When I started writing this post earlier in the week, I was very upbeat and positive about Arsenal’s participation in the Europa League as something different, a fresh competition featuring teams we don’t usually face, the chance to be a big fish in a small pond and to actually potentially stretch a European campaign beyond February and into Spring for the first time in nearly a decade. Then I went to Arsenal’s game against Red Star Belgrade last night.
This season for the first time in twenty years Arsène Wenger’s team failed to find a way to scrape into the top four of the Premier League and secure qualification for the European gravy train that is the Champions League; and instead were consigned to participation in the Europa League, a competition that out of some kind of unfounded one-upmanship the Gooner faithful, fuelled by the club’s spin and propaganda, has somehow regarded as being a source of ridicule for those involved and a competition that is somehow beneath us.
How deluded can we be? Our involvement in the Champions League has been one of participation rather than challenge. Aside from the unlucky, but not wholly unexpected, defeat to Barcelona in the 2006 Final in Paris, the only other occasion on which a Wenger team has even threatened to win a European trophy was at the turn of the Millennium when, after being eliminated at the group stage of the Champions League, they ultimately lost on penalties to Galatasaray in the UEFA Cup Final in Copenhagen.

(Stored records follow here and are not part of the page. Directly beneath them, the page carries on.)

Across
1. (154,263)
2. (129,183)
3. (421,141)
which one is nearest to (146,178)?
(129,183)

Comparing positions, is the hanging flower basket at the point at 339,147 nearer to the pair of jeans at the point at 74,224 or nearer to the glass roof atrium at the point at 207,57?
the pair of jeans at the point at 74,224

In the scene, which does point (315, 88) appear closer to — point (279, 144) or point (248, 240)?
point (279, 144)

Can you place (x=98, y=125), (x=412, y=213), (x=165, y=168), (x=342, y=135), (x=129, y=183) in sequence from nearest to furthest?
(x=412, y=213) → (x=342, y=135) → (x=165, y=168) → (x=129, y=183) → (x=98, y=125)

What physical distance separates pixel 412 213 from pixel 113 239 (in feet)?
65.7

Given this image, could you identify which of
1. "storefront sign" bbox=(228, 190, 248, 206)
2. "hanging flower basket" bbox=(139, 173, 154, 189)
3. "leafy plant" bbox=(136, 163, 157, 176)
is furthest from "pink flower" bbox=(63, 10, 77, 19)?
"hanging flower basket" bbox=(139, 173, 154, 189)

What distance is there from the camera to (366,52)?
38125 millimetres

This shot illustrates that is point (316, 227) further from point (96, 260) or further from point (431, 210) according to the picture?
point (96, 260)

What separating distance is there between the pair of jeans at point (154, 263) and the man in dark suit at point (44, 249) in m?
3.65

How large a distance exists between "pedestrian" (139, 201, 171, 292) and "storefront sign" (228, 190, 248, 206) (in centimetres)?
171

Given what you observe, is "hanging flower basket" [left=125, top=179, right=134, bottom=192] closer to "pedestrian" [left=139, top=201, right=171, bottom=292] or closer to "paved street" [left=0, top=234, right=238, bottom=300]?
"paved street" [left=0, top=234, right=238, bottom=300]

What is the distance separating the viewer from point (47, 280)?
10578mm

One of the biggest frustrations amongst the Gooner faithful in recent years has been, despite a continual stream of promises and assurances to the contrary, the club’s inability to nurture, let alone sustain, a challenge for the very top prizes. Despite delusions to the contrary, Arsenal haven’t genuinely competed in the Champions League for years, instead it has been a repetitive déjà-vu-like experience which has seen the Gunners crash out of the tournament as soon as they have played any team of note season after season.
The stagnation around the club has seen some amongst the Arsenal support; myself most definitely included, reluctantly accept our place outside of the elite both domestically and in continental competition, at least until there is a change in the ownership and management. This cathartic acceptance allows us to free ourselves from the frustration of unfulfilled expectation, and to simply enjoy watching and following the team for what it is.
Instead of seeing Europe’s secondary competition as a source of disdain and something to be endured, why not embrace it, get behind the team and see it as something different from the norm? Arsenal’s paltry historical European record of one Fairs Cup and one European Cup Winners Cup means that we are hardly in a position to pick and choose which competitions should be taken seriously and which can be written off.
When I arrived at the ground last night, there seemed to be a lack of any kind of buzz around the place, admittedly the soulless corporate bowl that is Emirates Stadium is never a fervent cauldron of anticipation; but even for League Cup games you can feel the excitement of the younger fans who don’t usually get to go the matches. The overwhelming feeling last night was one of apathy and disinterest.
As kick-off approached and I took up my seat what struck me immediately was the vast swathes of empty seats all around the place, with the obvious exception of the away section. Admittedly the visitors are now far from being the renowned name in European football they once were; and equally Wenger’s continued operation of a clear second team through the group stages have hardly helped to provide a major incentive for people to leave the comfort of their sofas and actually go to the match. Yet this calls into question what people expect from their team and their football watching experience?
More than half of the seats at Emirates are taken up by season ticket holders, seats that are already paid for and yet about half of those people couldn’t be bothered to turn out last night. Is this some form of protest? A designed ploy to show the club’s ownership how unhappy we are with the general stagnation around the club? Or is it simply a sign of apathy? My gut feel is that it was the latter, which goes on to suggest that there is a misplaced sense of entitlement amongst the modern Arsenal support, and something that is altogether more concerning.
Maybe it is because I am something of a romantic football nostalgic, fired by the excitement that I felt back in the mid-nineties during the successive runs to the European Cup Winners Cup Finals; but I want to relish this competition and still harbour hopes of an adventure right through to the final in Lyon in May. Judging by the attendance and the attitude of others last night, it seems that I am definitely in a minority.